##### Text shown
Paul Castellano Biography, Life, Interesting Facts
Paul Castellano was born on June 26, 1915, in Brooklyn, New York. His father was a butcher and a member of Mangano crime family. Castellano dropped out of school in 8th grade to learn butchery from his father, as well as collecting numbers game receipts.
Castellano was first arrested in 1934 for robbing a haberdasher in Hartford, Connecticut. He refused to identify his accomplices and served a 3-month prison sentence. His actions earned him a reputation for mob loyalty. In 1937 Castellano married Nina Manno, and the couple had three sons. He was also known for his big size- 190cm tall and weighing 120 kg.
In the 1940s, Castellano joined the Mangano family and became a capo under the successor of Vince Mangano, Albert Anastasia. Anastasia was later murdered, and Carl Gambino became the boss. In 1957, Castellano attended the Apalachin Conference in Apalachin, New York. The police and Castellano raided the meeting was one of the 60 high-ranking mob members arrested. He refused to give out any information about the meeting and was sentenced to a year in prison on contempt charges. In 1960, he was sentenced to 5 years in prison for conspiracy to withhold information, but an appeals court reversed his conviction.
In 1975 Castellano allegedly ordered the murder of Vito Borelli, because he compared Castellano to Frank Perdue, the commercial spokesman for Perdue Farms. Castellano considered this an insult and Borelli was killed. The same year, Castellano became the acting boss, since Gambino was aging.
As the acting boss, Castellano took over several non-legitimate businesses and converted them to legal enterprises. He launched Dial Poultry that supplied 300 butchers in New York, but he used intimidation tactics to sell his product. He also started to make a lot of money from the concrete business. His son Philip was the president of Scara-Mix Concrete. The business supplied Staten Island with construction concrete. Castellano also formed the Concrete Club-a group of mob families that divided revenue from New York developers.
In 1976, Carl Gambino died at his home. Before his death, he appointed Castellano to succeed him over the underboss AnielloDellacroce. Dellacroce was at the time imprisoned and could not contest Castellanos succession, but he remained the underboss. Despite these conditions, the Gambino family split into two rival factions.
##########
##### Source data
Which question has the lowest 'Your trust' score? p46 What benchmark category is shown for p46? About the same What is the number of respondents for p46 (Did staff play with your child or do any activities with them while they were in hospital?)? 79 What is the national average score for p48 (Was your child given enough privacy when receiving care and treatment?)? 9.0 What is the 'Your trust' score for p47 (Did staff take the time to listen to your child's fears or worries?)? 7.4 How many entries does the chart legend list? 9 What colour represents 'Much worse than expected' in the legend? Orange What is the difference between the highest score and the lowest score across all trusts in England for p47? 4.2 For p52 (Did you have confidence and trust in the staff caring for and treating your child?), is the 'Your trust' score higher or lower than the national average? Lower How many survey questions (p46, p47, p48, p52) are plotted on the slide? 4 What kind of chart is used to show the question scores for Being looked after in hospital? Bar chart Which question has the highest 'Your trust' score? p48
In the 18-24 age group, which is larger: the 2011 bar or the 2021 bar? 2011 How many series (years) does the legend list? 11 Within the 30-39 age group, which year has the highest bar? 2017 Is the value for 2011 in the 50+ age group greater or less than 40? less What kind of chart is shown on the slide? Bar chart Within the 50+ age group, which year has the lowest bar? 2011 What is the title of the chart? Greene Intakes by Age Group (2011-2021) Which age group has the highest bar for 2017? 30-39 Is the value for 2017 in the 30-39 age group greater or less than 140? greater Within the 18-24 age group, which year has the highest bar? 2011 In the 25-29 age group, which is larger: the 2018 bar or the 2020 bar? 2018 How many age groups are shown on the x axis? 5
##########
**Problem**
Please answer from the Paul Castellano biography: whom did Castellano marry in 1937? The material has no connection to the Paul Castellano biography.

**Solution below**
Nina Manno.